WORK TO DO:
Copy out every one of the following records, changing nothing.

(Dataset records)
※

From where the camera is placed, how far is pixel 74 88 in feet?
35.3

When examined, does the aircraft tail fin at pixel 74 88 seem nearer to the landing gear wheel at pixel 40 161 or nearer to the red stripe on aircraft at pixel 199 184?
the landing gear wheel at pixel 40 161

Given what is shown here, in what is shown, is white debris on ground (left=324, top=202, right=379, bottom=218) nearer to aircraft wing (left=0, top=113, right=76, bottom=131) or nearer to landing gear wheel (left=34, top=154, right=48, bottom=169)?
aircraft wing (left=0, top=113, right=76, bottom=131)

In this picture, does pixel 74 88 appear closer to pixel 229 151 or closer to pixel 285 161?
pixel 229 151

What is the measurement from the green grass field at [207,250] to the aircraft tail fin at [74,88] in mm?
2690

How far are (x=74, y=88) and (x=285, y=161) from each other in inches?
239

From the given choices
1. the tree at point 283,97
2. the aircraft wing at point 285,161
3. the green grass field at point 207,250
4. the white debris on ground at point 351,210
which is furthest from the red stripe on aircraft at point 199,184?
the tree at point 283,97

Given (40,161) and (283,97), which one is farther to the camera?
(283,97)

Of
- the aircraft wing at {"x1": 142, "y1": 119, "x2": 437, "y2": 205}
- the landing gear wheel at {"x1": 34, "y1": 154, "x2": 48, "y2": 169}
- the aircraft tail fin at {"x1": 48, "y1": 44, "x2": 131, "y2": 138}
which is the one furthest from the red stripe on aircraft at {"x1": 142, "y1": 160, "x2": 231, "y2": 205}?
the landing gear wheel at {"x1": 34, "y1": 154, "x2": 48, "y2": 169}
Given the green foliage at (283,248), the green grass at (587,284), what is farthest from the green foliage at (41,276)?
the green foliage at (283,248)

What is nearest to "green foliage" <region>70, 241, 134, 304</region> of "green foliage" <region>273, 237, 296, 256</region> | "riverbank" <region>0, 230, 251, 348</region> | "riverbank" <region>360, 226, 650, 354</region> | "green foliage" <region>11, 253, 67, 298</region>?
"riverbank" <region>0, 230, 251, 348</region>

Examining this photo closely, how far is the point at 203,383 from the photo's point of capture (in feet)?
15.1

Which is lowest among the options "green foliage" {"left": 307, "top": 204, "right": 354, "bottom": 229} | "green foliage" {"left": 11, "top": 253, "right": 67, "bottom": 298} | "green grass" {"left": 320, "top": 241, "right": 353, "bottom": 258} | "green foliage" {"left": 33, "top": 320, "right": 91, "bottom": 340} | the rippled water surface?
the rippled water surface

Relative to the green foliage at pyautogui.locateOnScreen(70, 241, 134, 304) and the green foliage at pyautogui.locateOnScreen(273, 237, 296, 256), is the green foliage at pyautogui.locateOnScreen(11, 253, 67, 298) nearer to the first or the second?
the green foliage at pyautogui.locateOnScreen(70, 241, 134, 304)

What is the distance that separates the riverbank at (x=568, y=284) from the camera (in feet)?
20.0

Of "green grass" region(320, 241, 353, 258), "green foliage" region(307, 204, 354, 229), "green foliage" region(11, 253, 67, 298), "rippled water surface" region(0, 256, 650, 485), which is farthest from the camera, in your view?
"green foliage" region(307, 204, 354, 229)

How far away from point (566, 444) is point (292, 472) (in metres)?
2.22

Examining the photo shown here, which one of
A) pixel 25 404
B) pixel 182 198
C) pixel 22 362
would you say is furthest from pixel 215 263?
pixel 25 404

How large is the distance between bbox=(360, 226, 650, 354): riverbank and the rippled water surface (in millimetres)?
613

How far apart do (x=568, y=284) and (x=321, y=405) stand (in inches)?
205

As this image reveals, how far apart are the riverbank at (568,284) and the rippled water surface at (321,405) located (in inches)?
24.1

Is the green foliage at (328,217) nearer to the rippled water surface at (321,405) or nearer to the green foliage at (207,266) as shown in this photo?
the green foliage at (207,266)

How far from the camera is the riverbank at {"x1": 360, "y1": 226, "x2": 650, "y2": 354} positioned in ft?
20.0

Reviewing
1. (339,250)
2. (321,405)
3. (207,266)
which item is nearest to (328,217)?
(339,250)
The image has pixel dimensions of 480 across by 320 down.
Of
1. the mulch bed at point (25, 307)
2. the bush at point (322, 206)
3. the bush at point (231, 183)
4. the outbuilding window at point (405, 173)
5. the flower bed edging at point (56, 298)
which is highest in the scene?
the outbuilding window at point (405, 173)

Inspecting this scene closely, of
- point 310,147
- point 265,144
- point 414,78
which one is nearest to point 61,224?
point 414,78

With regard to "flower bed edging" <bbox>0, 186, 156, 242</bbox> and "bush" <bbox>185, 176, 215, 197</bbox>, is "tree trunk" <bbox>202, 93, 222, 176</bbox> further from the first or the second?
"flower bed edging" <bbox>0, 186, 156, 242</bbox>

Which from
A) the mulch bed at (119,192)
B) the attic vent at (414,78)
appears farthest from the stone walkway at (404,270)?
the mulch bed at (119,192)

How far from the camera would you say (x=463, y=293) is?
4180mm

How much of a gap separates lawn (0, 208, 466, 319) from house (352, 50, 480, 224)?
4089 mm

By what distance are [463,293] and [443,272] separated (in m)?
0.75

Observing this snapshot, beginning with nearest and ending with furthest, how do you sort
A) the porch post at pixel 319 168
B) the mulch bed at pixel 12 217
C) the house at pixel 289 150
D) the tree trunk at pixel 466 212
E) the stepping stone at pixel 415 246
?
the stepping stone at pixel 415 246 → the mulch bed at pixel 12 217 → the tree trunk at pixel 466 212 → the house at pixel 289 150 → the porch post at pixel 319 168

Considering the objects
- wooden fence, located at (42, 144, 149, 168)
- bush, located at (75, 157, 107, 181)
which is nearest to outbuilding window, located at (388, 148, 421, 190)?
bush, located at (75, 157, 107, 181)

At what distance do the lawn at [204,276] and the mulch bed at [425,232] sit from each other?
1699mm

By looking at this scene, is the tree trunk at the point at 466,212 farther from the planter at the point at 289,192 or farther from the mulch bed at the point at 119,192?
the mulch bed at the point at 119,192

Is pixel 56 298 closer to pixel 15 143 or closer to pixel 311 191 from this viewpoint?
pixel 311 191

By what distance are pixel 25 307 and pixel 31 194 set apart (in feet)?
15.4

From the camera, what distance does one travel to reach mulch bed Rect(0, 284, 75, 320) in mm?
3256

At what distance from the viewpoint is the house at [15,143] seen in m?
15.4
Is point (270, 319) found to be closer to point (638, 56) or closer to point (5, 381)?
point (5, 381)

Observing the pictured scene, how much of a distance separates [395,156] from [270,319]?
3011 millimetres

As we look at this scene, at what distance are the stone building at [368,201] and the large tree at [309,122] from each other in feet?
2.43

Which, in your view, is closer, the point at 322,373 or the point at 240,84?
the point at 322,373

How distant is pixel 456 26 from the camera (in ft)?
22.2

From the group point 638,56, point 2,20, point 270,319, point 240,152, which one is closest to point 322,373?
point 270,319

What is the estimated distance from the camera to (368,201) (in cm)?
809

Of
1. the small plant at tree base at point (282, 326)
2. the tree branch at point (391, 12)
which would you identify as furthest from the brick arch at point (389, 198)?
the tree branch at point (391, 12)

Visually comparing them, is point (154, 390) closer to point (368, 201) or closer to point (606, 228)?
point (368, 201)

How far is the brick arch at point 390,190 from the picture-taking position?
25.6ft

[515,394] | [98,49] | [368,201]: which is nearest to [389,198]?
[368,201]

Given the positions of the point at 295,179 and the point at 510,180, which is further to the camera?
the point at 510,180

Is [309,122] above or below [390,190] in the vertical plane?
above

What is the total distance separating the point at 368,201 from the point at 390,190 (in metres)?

※

RESPONSE TO THE TASK:
From where the camera is placed, how far is pixel 74 88 in feet?
35.3

When examined, does the aircraft tail fin at pixel 74 88 seem nearer to the landing gear wheel at pixel 40 161 or nearer to the red stripe on aircraft at pixel 199 184?
the landing gear wheel at pixel 40 161

Given what is shown here, in what is shown, is white debris on ground (left=324, top=202, right=379, bottom=218) nearer to aircraft wing (left=0, top=113, right=76, bottom=131) or nearer to landing gear wheel (left=34, top=154, right=48, bottom=169)?
aircraft wing (left=0, top=113, right=76, bottom=131)

In this picture, does pixel 74 88 appear closer to pixel 229 151 or closer to pixel 285 161?
pixel 229 151

What is the measurement from the green grass field at [207,250] to the aircraft tail fin at [74,88] in mm?
2690

How far are (x=74, y=88) and (x=285, y=161) from each other in inches?
239

From the given choices
1. the tree at point 283,97
2. the aircraft wing at point 285,161
3. the green grass field at point 207,250
4. the white debris on ground at point 351,210
which is furthest from the red stripe on aircraft at point 199,184?
the tree at point 283,97

Given (40,161) and (283,97), which one is farther to the camera?
(283,97)

Of
- the aircraft wing at {"x1": 142, "y1": 119, "x2": 437, "y2": 205}
- the landing gear wheel at {"x1": 34, "y1": 154, "x2": 48, "y2": 169}
- the aircraft tail fin at {"x1": 48, "y1": 44, "x2": 131, "y2": 138}
which is the one furthest from the red stripe on aircraft at {"x1": 142, "y1": 160, "x2": 231, "y2": 205}?
the landing gear wheel at {"x1": 34, "y1": 154, "x2": 48, "y2": 169}
Given the green foliage at (283,248), the green grass at (587,284), what is farthest from the green foliage at (41,276)?
the green foliage at (283,248)

What is nearest to "green foliage" <region>70, 241, 134, 304</region> of "green foliage" <region>273, 237, 296, 256</region> | "riverbank" <region>0, 230, 251, 348</region> | "riverbank" <region>360, 226, 650, 354</region> | "green foliage" <region>11, 253, 67, 298</region>?
"riverbank" <region>0, 230, 251, 348</region>

Examining this photo closely, how far is the point at 203,383 from the photo's point of capture (in feet)?
15.1

Which is lowest among the options "green foliage" {"left": 307, "top": 204, "right": 354, "bottom": 229} | "green foliage" {"left": 11, "top": 253, "right": 67, "bottom": 298} | "green grass" {"left": 320, "top": 241, "right": 353, "bottom": 258} | "green foliage" {"left": 33, "top": 320, "right": 91, "bottom": 340} | the rippled water surface?
the rippled water surface

Relative to the green foliage at pyautogui.locateOnScreen(70, 241, 134, 304) and the green foliage at pyautogui.locateOnScreen(273, 237, 296, 256), is the green foliage at pyautogui.locateOnScreen(11, 253, 67, 298) nearer to the first or the second?
the green foliage at pyautogui.locateOnScreen(70, 241, 134, 304)

What is the distance that separates the riverbank at (x=568, y=284) from the camera (in feet)?
20.0

Of "green grass" region(320, 241, 353, 258), "green foliage" region(307, 204, 354, 229), "green foliage" region(11, 253, 67, 298), "rippled water surface" region(0, 256, 650, 485), which is farthest from the camera, in your view?
"green foliage" region(307, 204, 354, 229)

How far away from point (566, 444) is point (292, 472) (in metres)?
2.22

Examining the photo shown here, which one of
A) pixel 25 404
B) pixel 182 198
C) pixel 22 362
would you say is furthest from pixel 215 263?
pixel 25 404

How large is the distance between bbox=(360, 226, 650, 354): riverbank and the rippled water surface (in millimetres)?
613

How far apart do (x=568, y=284) and (x=321, y=405) stand (in inches)?
205

As this image reveals, how far apart are the riverbank at (568,284) and the rippled water surface at (321,405) located (in inches)?
24.1

Is the green foliage at (328,217) nearer to the rippled water surface at (321,405) or nearer to the green foliage at (207,266) as shown in this photo?
the green foliage at (207,266)

How far from the camera is the riverbank at {"x1": 360, "y1": 226, "x2": 650, "y2": 354} positioned in ft?
20.0

Reviewing
1. (339,250)
2. (321,405)
3. (207,266)
which item is nearest to (328,217)?
(339,250)
The image has pixel dimensions of 480 across by 320 down.
Of
1. the mulch bed at point (25, 307)
2. the bush at point (322, 206)
3. the bush at point (231, 183)
4. the outbuilding window at point (405, 173)
5. the flower bed edging at point (56, 298)
which is highest in the scene?
the outbuilding window at point (405, 173)

Inspecting this scene closely, of
- point 310,147
- point 265,144
- point 414,78
which one is nearest to point 61,224?
point 414,78

With regard to "flower bed edging" <bbox>0, 186, 156, 242</bbox> and "bush" <bbox>185, 176, 215, 197</bbox>, is "tree trunk" <bbox>202, 93, 222, 176</bbox> further from the first or the second?
"flower bed edging" <bbox>0, 186, 156, 242</bbox>

Which from
A) the mulch bed at (119,192)
B) the attic vent at (414,78)
appears farthest from the stone walkway at (404,270)?
the mulch bed at (119,192)

How far from the camera would you say (x=463, y=293) is?
4180mm

How much of a gap separates lawn (0, 208, 466, 319) from house (352, 50, 480, 224)?
4089 mm

By what distance are [463,293] and [443,272] separated (in m)?
0.75

Observing this snapshot, beginning with nearest and ending with furthest, how do you sort
A) the porch post at pixel 319 168
B) the mulch bed at pixel 12 217
C) the house at pixel 289 150
D) the tree trunk at pixel 466 212
E) the stepping stone at pixel 415 246
?
the stepping stone at pixel 415 246 → the mulch bed at pixel 12 217 → the tree trunk at pixel 466 212 → the house at pixel 289 150 → the porch post at pixel 319 168

Considering the objects
- wooden fence, located at (42, 144, 149, 168)
- bush, located at (75, 157, 107, 181)
which is nearest to outbuilding window, located at (388, 148, 421, 190)?
bush, located at (75, 157, 107, 181)

At what distance do the lawn at [204,276] and the mulch bed at [425,232] sit from each other?
1699mm

By looking at this scene, is the tree trunk at the point at 466,212 farther from the planter at the point at 289,192 or farther from the mulch bed at the point at 119,192?
the mulch bed at the point at 119,192

Is pixel 56 298 closer to pixel 15 143 or closer to pixel 311 191 from this viewpoint?
pixel 311 191

By what distance are pixel 25 307 and pixel 31 194 set apart (in feet)?
15.4

From the camera, what distance does one travel to reach mulch bed Rect(0, 284, 75, 320) in mm?
3256

At what distance from the viewpoint is the house at [15,143] seen in m?
15.4
Is point (270, 319) found to be closer to point (638, 56) or closer to point (5, 381)?
point (5, 381)

Observing the pictured scene, how much of a distance separates [395,156] from [270,319]?
3011 millimetres

As we look at this scene, at what distance are the stone building at [368,201] and the large tree at [309,122] from each other in feet?
2.43

Which, in your view, is closer, the point at 322,373 or the point at 240,84?
the point at 322,373

How distant is pixel 456 26 from the camera (in ft)?
22.2

From the group point 638,56, point 2,20, point 270,319, point 240,152, which one is closest to point 322,373?
point 270,319

What is the estimated distance from the camera to (368,201) (in cm)?
809

Of
1. the small plant at tree base at point (282, 326)
2. the tree branch at point (391, 12)
which would you identify as furthest from the brick arch at point (389, 198)?
the tree branch at point (391, 12)

Visually comparing them, is point (154, 390) closer to point (368, 201) or closer to point (606, 228)?
point (368, 201)

How far is the brick arch at point 390,190 from the picture-taking position?
25.6ft

[515,394] | [98,49] | [368,201]: which is nearest to [389,198]?
[368,201]

Given the positions of the point at 295,179 and the point at 510,180, which is further to the camera?
the point at 510,180

Is [309,122] above or below [390,190] in the vertical plane?
above

What is the total distance separating the point at 368,201 from the point at 390,190 (in metres)?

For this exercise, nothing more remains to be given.